Edu Garcia

Quirky Nimbus Hacking (part 2)

May 19, 2014 | 2 Minute Read

Details, details

The main point missing from my previous post was how to send anything to the gauges or the displays (well, and to the flash memory, but you'll have to dig up the datasheet for that one, it's very well explained).

Some people wanted a few more details about my previous experiment (Quirky Nimbus Hacking), so here they are:

Following protocol

Before starting, if you don't know what I2C is, better check it out first. I'll wait.

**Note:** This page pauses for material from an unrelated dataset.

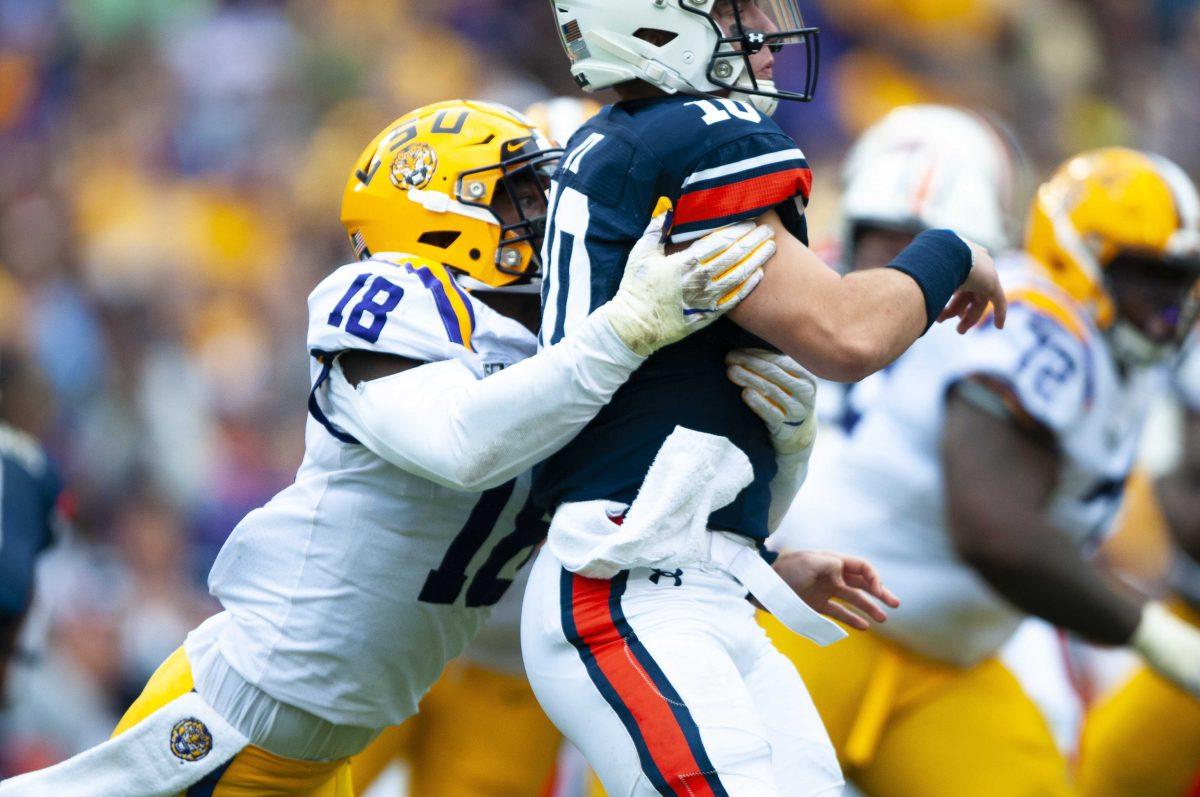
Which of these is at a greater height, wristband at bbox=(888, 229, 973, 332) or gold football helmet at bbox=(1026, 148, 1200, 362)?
wristband at bbox=(888, 229, 973, 332)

The imp communicates with the PIC using I2C as I already mentioned. Then in turn the PIC communicates with the displays and gauges, using also I2C. I haven't checked the displays reference number, nor did I dump the PIC, but if anyone does any of those things (or both), please let me know, I'm curious :D.

Sending data

The communication happens at 400Khz.

Displays

There are two register per display, one for controlling and another for data purposes.

Kind/Display 0 1 2 3
Control 0x74 0x7C 0x78 0x70
Data 0x76 0x7E 0x7A 0x72

Initialization is needed before you can use the displays. Unfortunately, I haven't dump the PIC code, so I don't know what this initialization is exactly doing. For now, I just blindly call this (pseudocode):

// `disp` is my I2C object, configured using the pins from my previous post
for (CTL in [0x74, 0x7C, 0x78, 0x70]) {
    disp.write(CTL, "\xE2");
    disp.write(CTL, "\x20");
    disp.write(CTL, "\xC0");
    disp.write(CTL, "\x8D");
    disp.write(CTL, "\xEB");
    disp.write(CTL, "\x81\x30");
    disp.write(CTL, "\xB5");
    disp.write(CTL, "\xA1");
    disp.write(CTL, "\x31");
    disp.write(CTL, "\x46");
    disp.write(CTL, "\x2D");
    disp.write(CTL, "\x85");
    disp.write(CTL, "\xF2\x00");
    disp.write(CTL, "\xF3\x07");
    disp.write(CTL, "\x90");
    disp.write(CTL, "\xAF");
    disp.write(CTL, "\x40");
}

After initialization, to show anything on a display:

disp.write(CTL, "\xB0");
disp.write(CTL, "\x10");
disp.write(CTL, "\x00");

disp.write(DATA, data);

...with data being a 41 bytes long array (because our displays are 41x7 pixels). Each byte of the array draws one column of pixels on the display, starting from the left. So 0x7F will draw a full row of pixels.

Gauges

Gauges don't need any kind of initialization before using, but there is a subregister to affect every gauge that the original firmware uses as such. Also, there is only one I2C register to manage them: 0x4A.

The I2C packets are in the format:

[register] [subregister] [2 byte gauge value]

...and the subregisters are

Kind/Gauge 0 1 2 3 All
0xC8 0xE8 0xA8 0x88 0x0F

...so:

disp.write(0x4A, 0xE88000);

...will put the second gauge at the middle point.

Final words

I hope I haven't confused anyone with all those details. I also expect the information to be correct, although I wrote most of it by memory, so some things might not be fully correct.

Anyway, if you still have any doubts, you know where to reach me!